I have a notification script that triggers several notifications - Growl, Slack, and Google TTS… the problem is that if one fails, none of the subsequent steps get executed.
The script itself is pretty simple - and it is triggered by a few different automations (doors, leak detectors, etc.).
The simplest “fix” is to put the highest priority notifications first, but that isn’t a fix, and the other notifications are there for a reason. Is there any way to handle the exceptions raised in script execution so that subsequent steps can be executed? The script is provided below - in this example, if the Growl target (my desktop PC) is asleep or off, the other notifications won’t fire.
Script below provided for detail. The message is based on templating in the automations that trigger the actions. Please don’t suggest separating this into separate scripts - this script is called from several different automations, having separate actions for each one would be a bit silly.
Now each call to a notification service runs in its own script. If that script fails it doesn’t block/abort execution of whatever called it (like script.send_notification).
Thanks! Seems like a bit of a kludge, but if it does the trick, I’ll take it. I kind of wish there was real exception handling available - I have never really been a fan of “happy path or fail completely” programming. I suppose that’s where I’d have to turn to something more advanced or external to HA for scripting.
Hmm tried it out, still stops if an exception triggers.
Might have to dig into some other mechanism - looks like the script failing even prevents subsequent automation steps as well.

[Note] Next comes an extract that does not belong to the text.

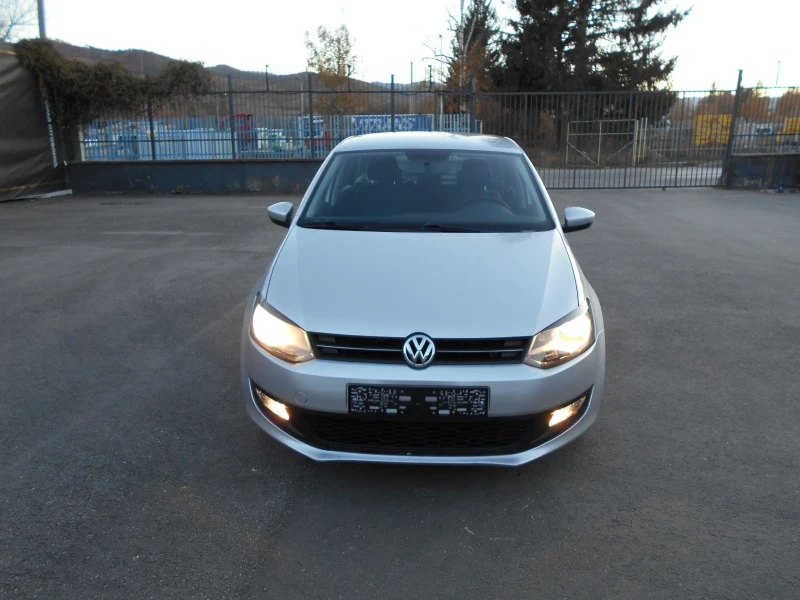 VW Polo 1.2 TDI, снимка 9 - Автомобили и джипове - 48255997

Any other ideas? I started digging into the code to see if I could implement a catch branch that doesn’t re-throw the exception, but that touches multiple files.
I know what you mean. It’s far from proper error handling but this is as close as you’re going to get to preventing a failure from aborting the script.

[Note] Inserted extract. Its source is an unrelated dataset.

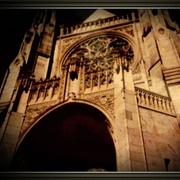 Cathedral Angelina Jensen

FWIW, the home automation software I’ve used for years employs VBscript. Even that has
on error resume next
which allows you to gracefully handle a failure.
on error resume next
err.clear
<<<potentially failure-prone code goes here>>>
if err.number <> 0 then
debugout "<" & this.name & "> ERROR! Unable to announce Door Status."
err.clear
end if
on error goto 0
From my experience you could configure Growl notifications that go nowhere
Thanks for your help. I’m still pondering / considering digging into the HA script action code to see if it would be possible to put in a configurable catch block for actions, and revert to the default if there is no catch configured. Not sure how much I want to dig into that code though, especially since I have a habit of making changes that I don’t end up putting into a pull request.
Further to previous testing - I poked around into \helpers\script.py and put an ugly little hack in the async_run method, that checks for the presence of a variable called “ignore_exceptions”. If that key is present in the variables, it ignores the exception (allowing the script to continue) otherwise normal behavior is maintained.
except Exception:
_LOGGER.info("Script exception occurred")
if 'ignore_exception' in variables:
pass
else:
# Store the step that had an exception
self._exception_step = cur
# Set script to not running
self._cur = -1
self.last_action = None
# Pass exception on.
raise
I would really prefer to not have a hack like this (since I have to re-apply it after every update) but at least for now, I have the ability to let scripts continue selectively. One scenario to consider why I see this as an issue, consider water leak detection:
Water detected
Take some sort of action (i.e. close valve)
Notify via Slack
Notify via Growl / Google Home / etc.
Should any step fail, I still want (even require) the others to happen - while there is a little bit of priority ordering here, you can see how a failure / exception in say taking action should absolutely not prevent notification and vice versa.
Again, thanks for your help. This seems like a fairly big flaw to me, but maybe I don’t know the correct way to do this. Coming from an industrial automation background, it seems to me like this would be useful functionality.
My understanding of how failed scripts behave was flawed. pnbruckner provides a detailed explanation to how they work and how to make them fail gracefully (i.e. non-blocking) by simply adding an initial delay:
@123 I did try the way that comment talks about, but it didn’t seem to work. I ended up modifying the exception handling code in the component to make it work. The step - delay - step pattern stops even when other scripts are called.
I would love to fix this in the mainline code, but I have never set up for contributing. Right now I sort of weigh the effort of applying patches after updating to sorting out how to set up a PR.
I believe that at the moment phil is in the process of improving the way scripts work (and that delay trick might not work if you search forum for recent topics).
We just need to wait a bit until it’s completed.
“… the calling script has a choice of whether or not to wait for the called script to finish. This is now documented. See: Waiting for Script to Complete . This also affects whether or not the calling script will abort if the called script causes an error.”